Das Spiel verfolgt man von dort aus einer Adlerperspektive. Die Rückennummern der Akteure waren nur mühsam zu lesen. Das gilt für alle Logen im weiten Rund. Wenn die „Bayern“ dort spielen wird in diesen schicken Lounges nicht sooo großes Fußballinteresse versammelt sein. Ein großer Flachbildschirm läuft über dem angerichteten Büffet. Vielleicht genügt das vielen.

Dann kam das TamTam zur Eröffnung. Da versuchen kleine Leute so zu sein, wie der große Nachbar Bayern München. Mit Pompoms, Abklatschen und ganz viel Fahnen. Das ist arm. Am Rande der Lächerlichkeit.
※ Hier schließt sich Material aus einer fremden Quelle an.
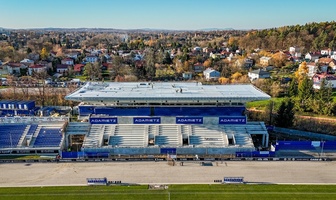 Stadion w Krośnie rośnie w oczach. Ruszył ostatni etap prac przy trybunie głównej [ZDJĘCIA]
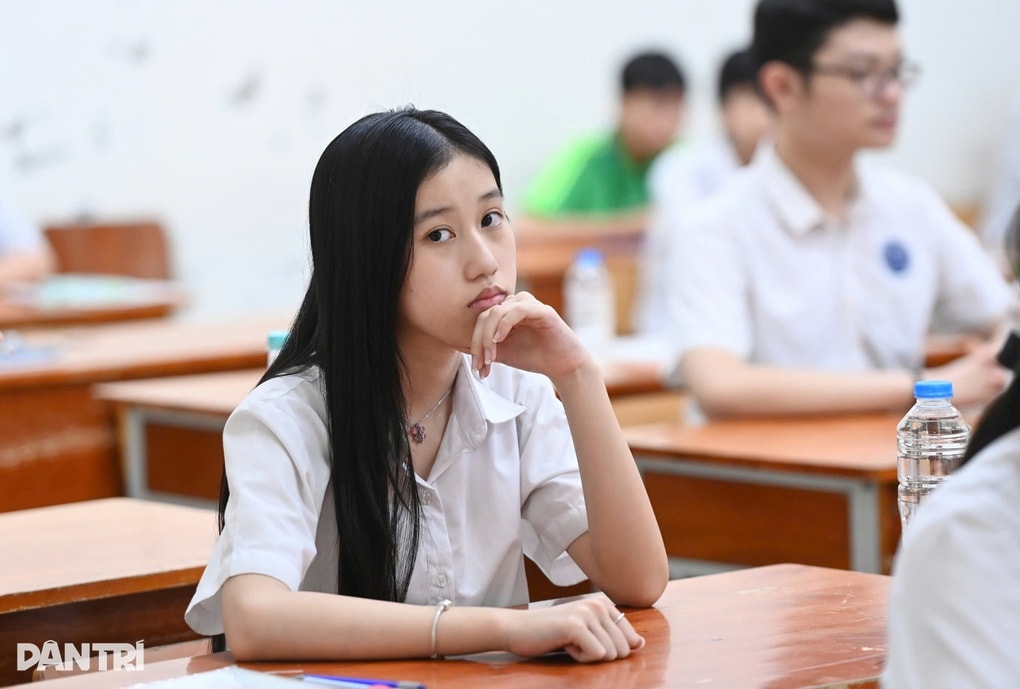 Học sinh cuối cấp ăn Tết cùng sách vở trước thay đổi tuyển sinh - 1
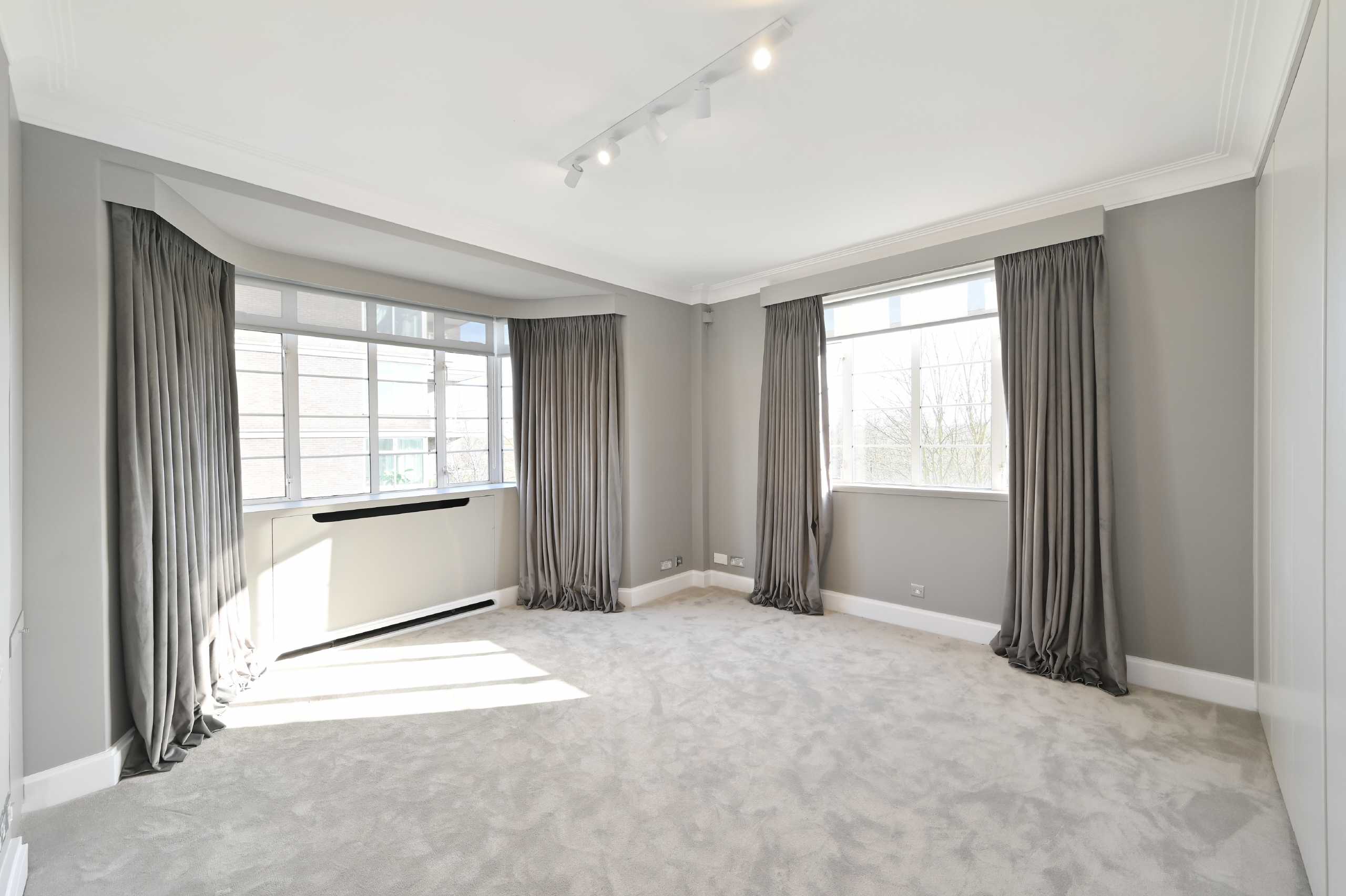 Gallery for St James Close, Prince Albert Road, NW8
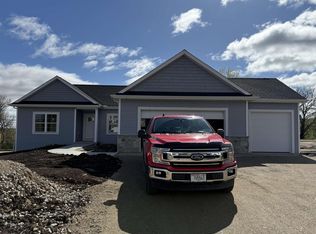 502 Ridge Ct, Orfordville, WI 53576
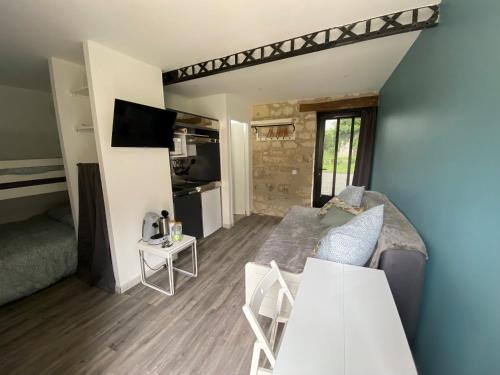 Huismes Apartment | Studio Indre climatisé, La halte de Cuzé, aux abords de la Loire à vélo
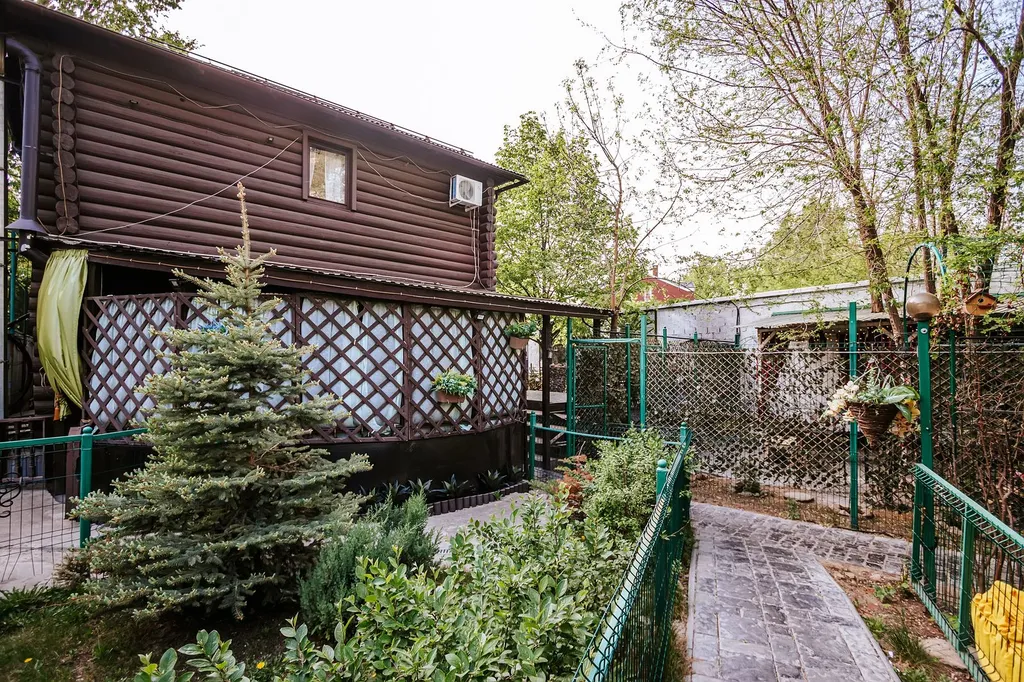 Комфортный коттедж в центре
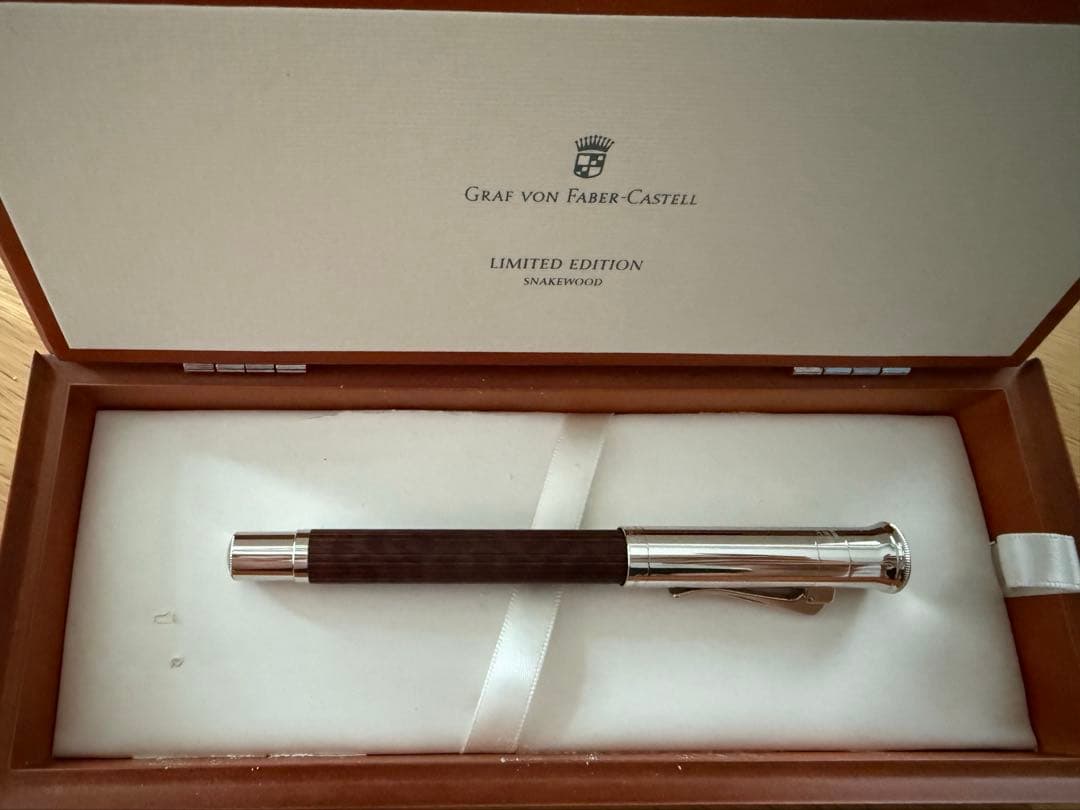 伯爵コレクション　ローラーボール スネークウッド　ファーバーカステル
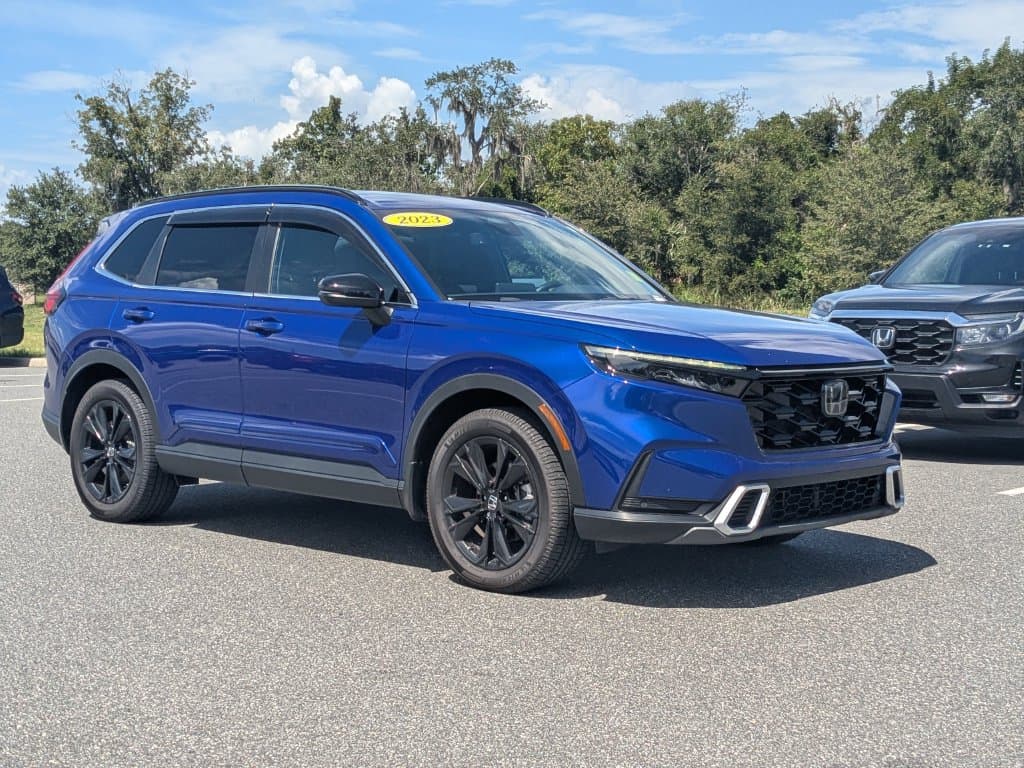 2023 Honda CR-V Hybrid Sport Touring — photo 1 of 30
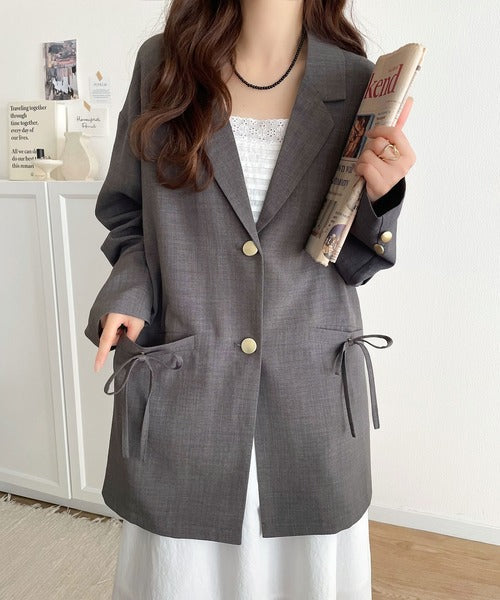 【mily bilet】軽やかで大人可愛い。リネンライクリボンストラップ付きテーラージャケット（レディース） mi1019071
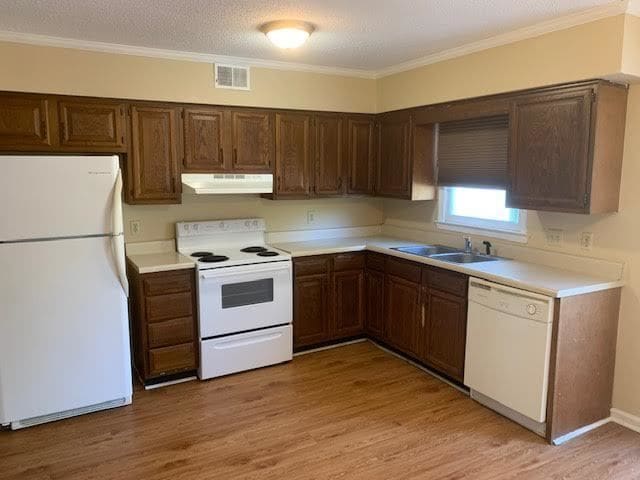Building Photo - 134 Oakmont Dr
Nun aber zum Spiel. Da bin ich mittendrin nämlich reingerannt, zum Flachbildschirm. Um zu sehen, ob der Elfer für uns richtig war. Schlauer wurde ich auch nicht. War Auslegungssache. War die angeschossene Hand absichtlich 10 cm vom Körper weg oder ist das noch „natürlich“? Auslegungssache, Sekundenentscheidung, Tor. Danke Bibiana, danke Lasse! Als Aziz dann auch das tut, was ein Stürmer so tun muss, da kam in unserer Ecke richtig Freude auf. Und vor den Nachbarkabinen gab’s ernste Gesichter. Wir haben Asyl gewährt: die versprengten Reste unseres Präsidiums haben die zweite Halbzeit bei uns und mit uns durchgestanden. Und dann nur noch gefeiert.

Sind wir jetzt durch? Die „Experten“ meinten JA. Bei normalem Verlauf der Saison usw. usw. … Aber ihr wisst, was manche Pferde vor manchen Apotheken so machen. Ich scheuch sie weg.

Beim Heimflug mit Air Berlin am saß ich inmitten der Mannschaft. „Schnecke“ Kalla und Waldemar Sobota neben mir, Möller Daehli dahinter. Nach kurzer Zeit erstarb das Gespräch. Die Helden waren müde.